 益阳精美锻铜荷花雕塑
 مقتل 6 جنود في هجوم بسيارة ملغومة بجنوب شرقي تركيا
────────────────────────────────────────
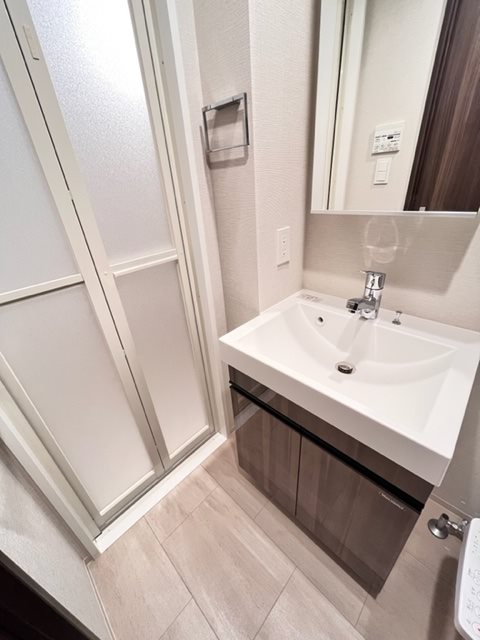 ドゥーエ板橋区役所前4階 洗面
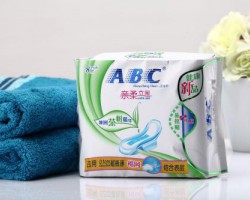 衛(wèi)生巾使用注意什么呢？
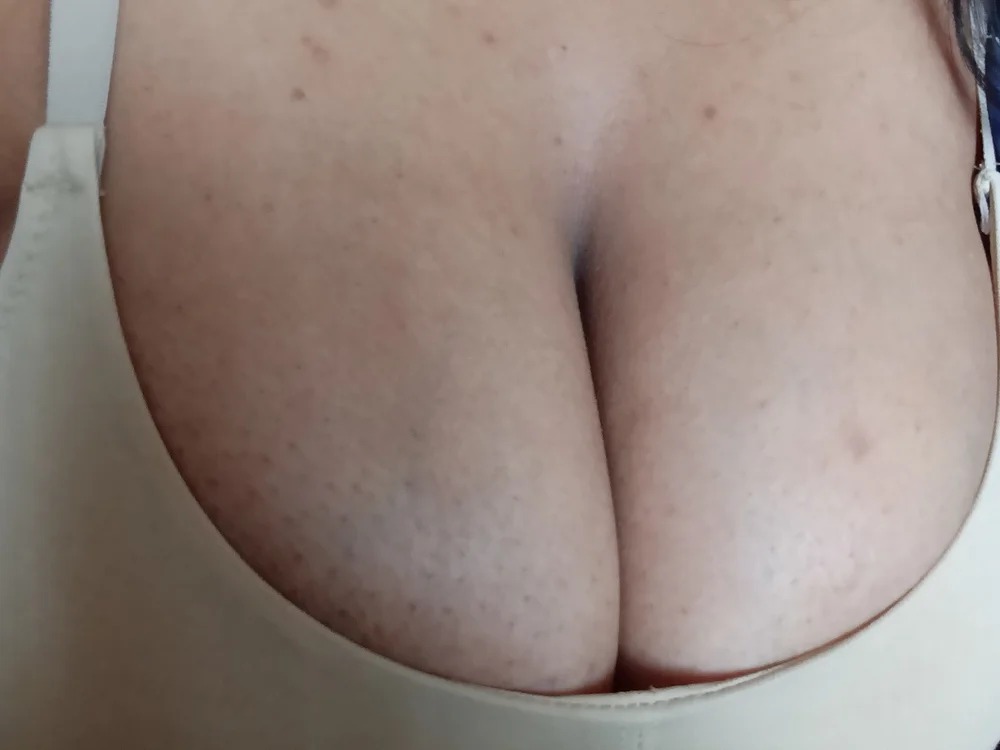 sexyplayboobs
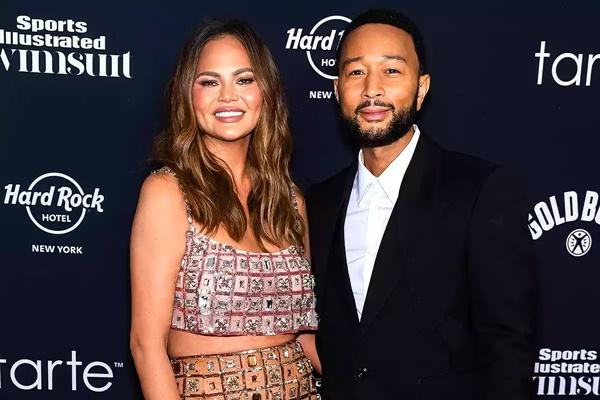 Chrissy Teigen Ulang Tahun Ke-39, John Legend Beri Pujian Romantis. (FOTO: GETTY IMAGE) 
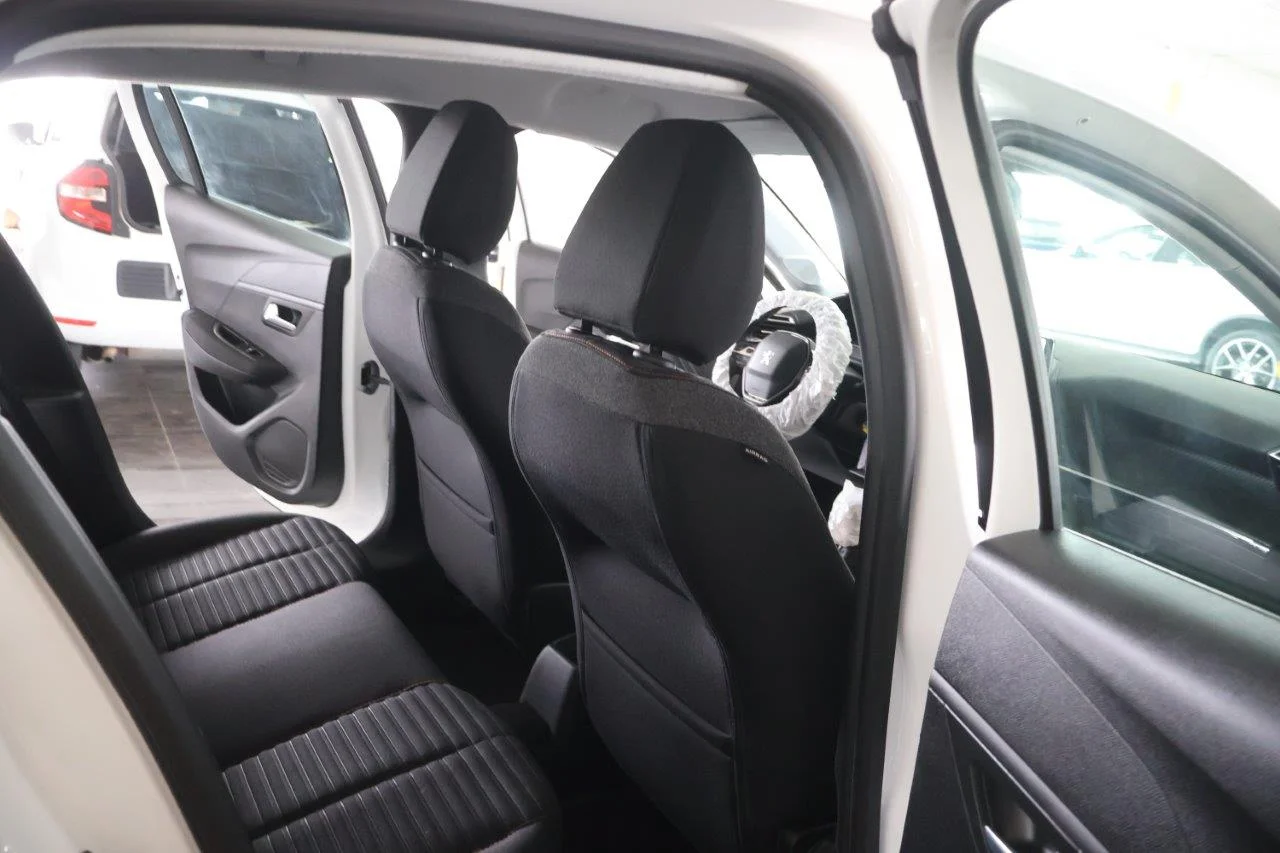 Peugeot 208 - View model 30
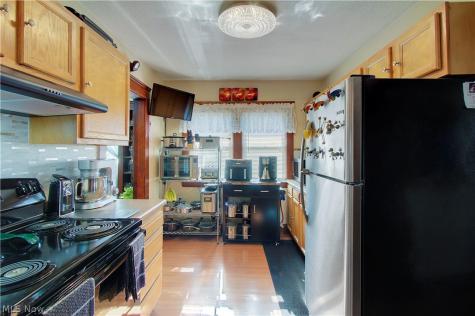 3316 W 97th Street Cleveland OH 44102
────────────────────────────────────────
## WHAT TO PRODUCE
Please pull out every line in the two blocks above that contains the word "شرقي".

## SOLUTION TO THIS EXERCISE
 مقتل 6 جنود في هجوم بسيارة ملغومة بجنوب شرقي تركيا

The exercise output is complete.